Classy stuff from this polymath of a Danny boy

A study of touch

Danny Keane has released ‘Time To Go’, the third single from his upcoming album Kinesis, due on the eve of assumption 14 August via MVKA.

The Grammy nominated, Anglo Irish multi-instrumentalist keeps the setting stripped back. He plays with Jon Thorne of Lamb renown on double bass, and Sarathy Korwar the tabla player known for his great run of work on the Gearbox label on drums. The trio settle into an acoustic, understated sound.

Closing track

‘Time To Go’ closes Kinesis. The album moves between contemporary jazz idioms, broader fusion touches. This piece brings a quieter, more direct ending.

“I lived in a ‘music house’ for twenty years with a lot of my best mates,” says Danny. “It was crazy – endless parties. We all played together, toured together, and wrote together. It was an amazing time in my life, but eventually, it became dysfunctional. I realised I had to leave that place.”

Keane has worked with Mulatu Astatke, Anoushka Shankar, Nitin Sawhney, Damon Albarn. He joins Astatke at the Royal Festival Hall on 17 June as part of Harry Styles’ Meltdown.

I loved Roamin’ back in the annus horribilis otherwise that was 2020.  He was soukin’ diesel in gulps on that and successfully get the motor running. Read a marlbank mention above by clicking on the graphic & the album is below.
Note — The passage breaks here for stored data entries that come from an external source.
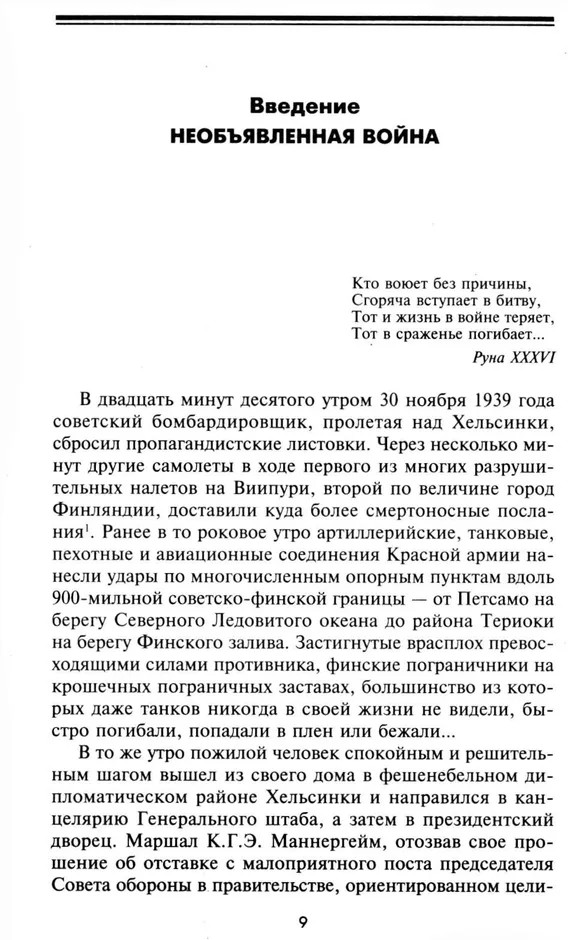 Введение
НЕОБЪЯВЛЕННАЯ ВОЙНА

Кто воюет без причины,
Сгоряча вступает в битву,
Тот и жизнь в войне теряет,
Тот в сраженье погибает...
Руна XXXVI

В двадцать минут десятого утром 30 ноября 1939 года советский бомбардировщик, пролетая над Хельсинки, сбросил пропагандистские листовки. Через несколько минут другие самолеты в ходе первого из многих разрушительных налетов на Виипури, второй по величине город Финляндии, доставили куда более смертоносные послания$^1$. Ранее в то роковое утро артиллерийские, танковые, пехотные и авиационные соединения Красной армии нанесли удары по многочисленным опорным пунктам вдоль 900-мильной советско-финской границы — от Петсамо на берегу Северного Ледовитого океана до района Териоки на берегу Финского залива. Застигнутые врасплох превосходящими силами противника, финские пограничники на крошечных пограничных заставах, большинство из которых даже танков никогда в своей жизни не видели, быстро погибали, попадали в плен или бежали...

В то же утро пожилой человек спокойным и решительным шагом вышел из своего дома в фешенебельном дипломатическом районе Хельсинки и направился в канцелярию Генерального штаба, а затем в президентский дворец. Маршал К.Г.Э. Маннергейм, отозвав свое прошение об отставке с малоприятного поста председателя Совета обороны в правительстве, ориентированном цели-

9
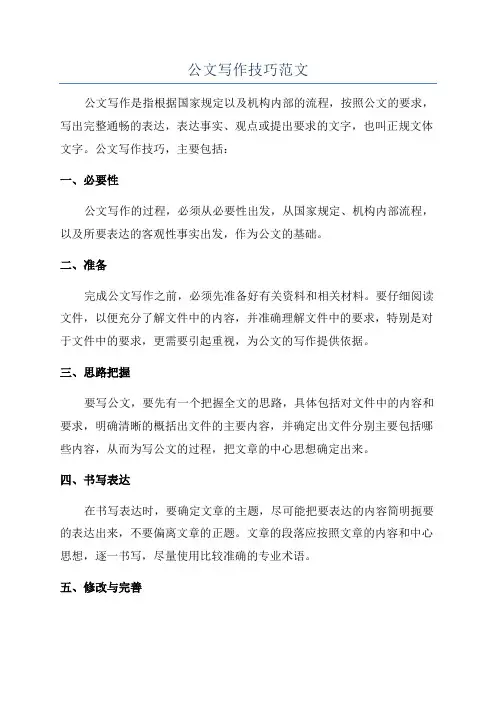 公文写作技巧范文

公文写作是指根据国家规定以及机构内部的流程，按照公文的要求，写出完整通畅的表达，表达事实、观点或提出要求的文字，也叫正规文体文字。公文写作技巧，主要包括：

一、必要性

公文写作的过程，必须从必要性出发，从国家规定、机构内部流程，以及所要表达的客观性事实出发，作为公文的基础。

二、准备

完成公文写作之前，必须先准备好有关资料和相关材料。要仔细阅读文件，以便充分了解文件中的内容，并准确理解文件中的要求，特别是对于文件中的要求，更需要引起重视，为公文的写作提供依据。

三、思路把握

要写公文，要先有一个把握全文的思路，具体包括对文件中的内容和要求，明确清晰的概括出文件的主要内容，并确定出文件分别主要包括哪些内容，从而为写公文的过程，把文章的中心思想确定出来。

四、书写表达

在书写表达时，要确定文章的主题，尽可能把要表达的内容简明扼要的表达出来，不要偏离文章的正题。文章的段落应按照文章的内容和中心思想，逐一书写，尽量使用比较准确的专业术语。

五、修改与完善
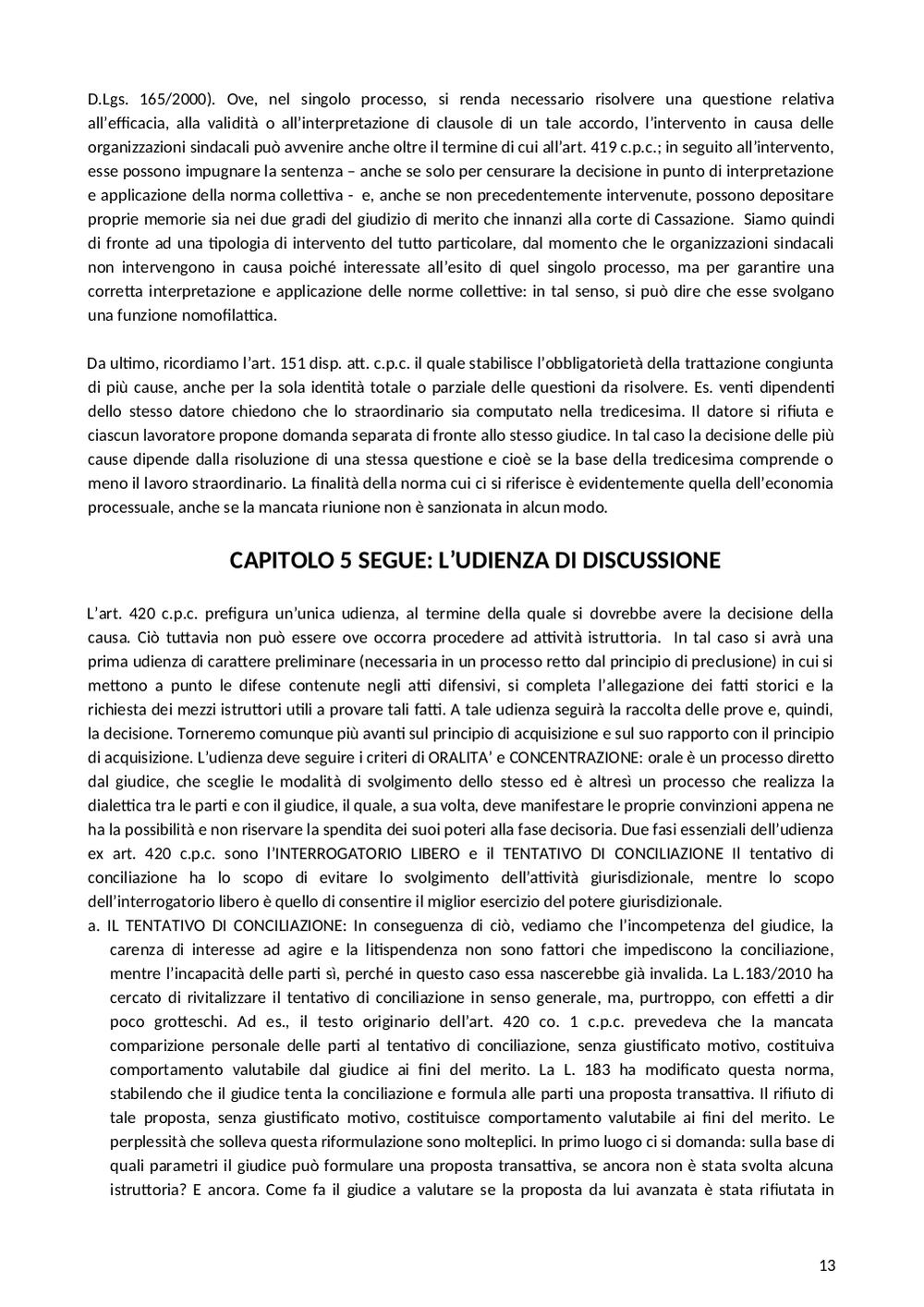 D.Lgs. 165/2000). Ove, nel singolo processo, si renda necessario risolvere una questione relativa all'efficacia, alla validità o all'interpretazione di clausole di un tale accordo, l'intervento in causa delle organizzazioni sindacali può avvenire anche oltre il termine di cui all'art. 419 c.p.c.; in seguito all'intervento, esse possono impugnare la sentenza – anche se solo per censurare la decisione in punto di interpretazione e applicazione della norma collettiva - e, anche se non precedentemente intervenute, possono depositare proprie memorie sia nei due gradi del giudizio di merito che innanzi alla corte di Cassazione. Siamo quindi di fronte ad una tipologia di intervento del tutto particolare, dal momento che le organizzazioni sindacali non intervengono in causa poiché interessate all'esito di quel singolo processo, ma per garantire una corretta interpretazione e applicazione delle norme collettive: in tal senso, si può dire che esse svolgano una funzione nomofilattica.

Da ultimo, ricordiamo l'art. 151 disp. att. c.p.c. il quale stabilisce l'obbligatorietà della trattazione congiunta di più cause, anche per la sola identità totale o parziale delle questioni da risolvere. Es. venti dipendenti dello stesso datore chiedono che lo straordinario sia computato nella tredicesima. Il datore si rifiuta e ciascun lavoratore propone domanda separata di fronte allo stesso giudice. In tal caso la decisione delle più cause dipende dalla risoluzione di una stessa questione e cioè se la base della tredicesima comprende o meno il lavoro straordinario. La finalità della norma cui ci si riferisce è evidentemente quella dell'economia processuale, anche se la mancata riunione non è sanzionata in alcun modo.

CAPITOLO 5 SEGUE: L'UDIENZA DI DISCUSSIONE

L'art. 420 c.p.c. prefigura un'unica udienza, al termine della quale si dovrebbe avere la decisione della causa. Ciò tuttavia non può essere ove occorra procedere ad attività istruttoria. In tal caso si avrà una prima udienza di carattere preliminare (necessaria in un processo retto dal principio di preclusione) in cui si mettono a punto le difese contenute negli atti difensivi, si completa l'allegazione dei fatti storici e la richiesta dei mezzi istruttori utili a provare tali fatti. A tale udienza seguirà la raccolta delle prove e, quindi, la decisione. Torneremo comunque più avanti sul principio di acquisizione e sul suo rapporto con il principio di acquisizione. L'udienza deve seguire i criteri di ORALITA' e CONCENTRAZIONE: orale è un processo diretto dal giudice, che sceglie le modalità di svolgimento dello stesso ed è altresì un processo che realizza la dialettica tra le parti e con il giudice, il quale, a sua volta, deve manifestare le proprie convinzioni appena ne ha la possibilità e non riservare la spendita dei suoi poteri alla fase decisoria. Due fasi essenziali dell'udienza ex art. 420 c.p.c. sono l'INTERROGATORIO LIBERO e il TENTATIVO DI CONCILIAZIONE Il tentativo di conciliazione ha lo scopo di evitare lo svolgimento dell'attività giurisdizionale, mentre lo scopo dell'interrogatorio libero è quello di consentire il miglior esercizio del potere giurisdizionale.
a. IL TENTATIVO DI CONCILIAZIONE: In conseguenza di ciò, vediamo che l'incompetenza del giudice, la carenza di interesse ad agire e la litispendenza non sono fattori che impediscono la conciliazione, mentre l'incapacità delle parti sì, perché in questo caso essa nascerebbe già invalida. La L.183/2010 ha cercato di rivitalizzare il tentativo di conciliazione in senso generale, ma, purtroppo, con effetti a dir poco grotteschi. Ad es., il testo originario dell'art. 420 co. 1 c.p.c. prevedeva che la mancata comparizione personale delle parti al tentativo di conciliazione, senza giustificato motivo, costituiva comportamento valutabile dal giudice ai fini del merito. La L. 183 ha modificato questa norma, stabilendo che il giudice tenta la conciliazione e formula alle parti una proposta transattiva. Il rifiuto di tale proposta, senza giustificato motivo, costituisce comportamento valutabile ai fini del merito. Le perplessità che solleva questa riformulazione sono molteplici. In primo luogo ci si domanda: sulla base di quali parametri il giudice può formulare una proposta transattiva, se ancora non è stata svolta alcuna istruttoria? E ancora. Come fa il giudice a valutare se la proposta da lui avanzata è stata rifiutata in

13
What to look out for on the new ‘un

The six-track album centres on ideas of movement, musical, personal. Alongside the core trio, Keane brings in England trumpet icon Byron [brother of classical composer, Errollyn] Wallen, who teaches on the same Swiss faculty as Tom Arthurs and Django Bates. Byron was also on Roamin’. Ruth Goller from Let Spin; James Arben, also a Mulatu head; and Adnan Joubran whose oud figures on ‘Cathartic Chaos are also on Kinesis.